_EXERCISE INPUT_.
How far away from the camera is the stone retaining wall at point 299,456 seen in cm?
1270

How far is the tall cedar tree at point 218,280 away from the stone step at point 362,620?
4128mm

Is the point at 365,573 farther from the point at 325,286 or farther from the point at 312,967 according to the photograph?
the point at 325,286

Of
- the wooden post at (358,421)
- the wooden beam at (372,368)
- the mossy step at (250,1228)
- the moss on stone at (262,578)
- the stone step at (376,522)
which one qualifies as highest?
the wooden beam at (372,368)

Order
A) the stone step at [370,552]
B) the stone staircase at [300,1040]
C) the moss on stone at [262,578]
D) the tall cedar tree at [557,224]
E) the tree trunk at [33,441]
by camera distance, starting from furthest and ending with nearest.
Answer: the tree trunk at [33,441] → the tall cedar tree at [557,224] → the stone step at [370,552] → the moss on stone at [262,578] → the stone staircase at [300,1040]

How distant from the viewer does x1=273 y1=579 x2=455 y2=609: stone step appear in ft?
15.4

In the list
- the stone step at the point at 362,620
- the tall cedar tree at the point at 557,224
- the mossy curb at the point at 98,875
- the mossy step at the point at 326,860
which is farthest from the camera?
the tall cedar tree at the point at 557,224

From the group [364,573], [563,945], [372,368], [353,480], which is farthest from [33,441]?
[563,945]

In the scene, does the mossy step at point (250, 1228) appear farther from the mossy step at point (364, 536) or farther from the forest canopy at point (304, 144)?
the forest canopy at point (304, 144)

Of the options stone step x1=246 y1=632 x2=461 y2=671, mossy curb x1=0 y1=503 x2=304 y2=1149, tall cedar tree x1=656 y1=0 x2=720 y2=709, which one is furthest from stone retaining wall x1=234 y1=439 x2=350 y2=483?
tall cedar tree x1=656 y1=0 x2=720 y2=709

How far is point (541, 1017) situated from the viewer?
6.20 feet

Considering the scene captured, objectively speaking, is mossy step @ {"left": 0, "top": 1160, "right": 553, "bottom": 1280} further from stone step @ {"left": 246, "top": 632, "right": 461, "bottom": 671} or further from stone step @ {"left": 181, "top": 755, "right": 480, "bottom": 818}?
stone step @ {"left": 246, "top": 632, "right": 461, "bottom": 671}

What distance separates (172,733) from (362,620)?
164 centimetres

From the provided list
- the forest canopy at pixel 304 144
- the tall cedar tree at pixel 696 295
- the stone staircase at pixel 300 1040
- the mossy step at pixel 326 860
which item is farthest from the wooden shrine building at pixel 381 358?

_GIVEN EXERCISE_. Copy out all of the data above word for word, keeping every line unchanged.

_IN RESPONSE_.
How far away from the camera is the stone retaining wall at point 299,456 seen in cm?
1270

How far is the tall cedar tree at point 218,280 away from the stone step at point 362,620?
4128mm

Is the point at 365,573 farther from the point at 325,286 or farther from the point at 312,967 according to the photograph?
the point at 325,286

Of
- the wooden post at (358,421)
- the wooden beam at (372,368)
- the mossy step at (250,1228)
- the moss on stone at (262,578)
- the stone step at (376,522)
which one qualifies as highest?
the wooden beam at (372,368)

Order
A) the stone step at [370,552]
B) the stone staircase at [300,1040]
C) the moss on stone at [262,578]
D) the tall cedar tree at [557,224]
E) the tree trunk at [33,441]
by camera distance, starting from furthest and ending with nearest.
Answer: the tree trunk at [33,441] → the tall cedar tree at [557,224] → the stone step at [370,552] → the moss on stone at [262,578] → the stone staircase at [300,1040]

How distant from the viewer does x1=273 y1=579 x2=455 y2=609: stone step appear in ft?
15.4

In the list
- the stone step at the point at 362,620
- the tall cedar tree at the point at 557,224
- the mossy curb at the point at 98,875
- the mossy step at the point at 326,860
which is farthest from the camera?
the tall cedar tree at the point at 557,224

From the group [364,573], [563,945], [372,368], [353,480], which is farthest from [33,441]?
[563,945]

In the scene, does the mossy step at point (250, 1228) appear farther from the mossy step at point (364, 536) or farther from the forest canopy at point (304, 144)?
the forest canopy at point (304, 144)

Of the options stone step x1=246 y1=632 x2=461 y2=671, mossy curb x1=0 y1=503 x2=304 y2=1149, tall cedar tree x1=656 y1=0 x2=720 y2=709, which one is furthest from stone retaining wall x1=234 y1=439 x2=350 y2=483?
tall cedar tree x1=656 y1=0 x2=720 y2=709

How far is point (541, 1017) situated from the viewer?
6.20 feet

Considering the scene captured, objectively speaking, is mossy step @ {"left": 0, "top": 1160, "right": 553, "bottom": 1280} further from stone step @ {"left": 246, "top": 632, "right": 461, "bottom": 671} or further from stone step @ {"left": 181, "top": 755, "right": 480, "bottom": 818}?
stone step @ {"left": 246, "top": 632, "right": 461, "bottom": 671}

What distance separates (172,733) from (362,620)?
164 centimetres

From the provided list
- the forest canopy at pixel 304 144
- the tall cedar tree at pixel 696 295
- the stone staircase at pixel 300 1040
- the mossy step at pixel 326 860
which item is farthest from the wooden shrine building at pixel 381 358?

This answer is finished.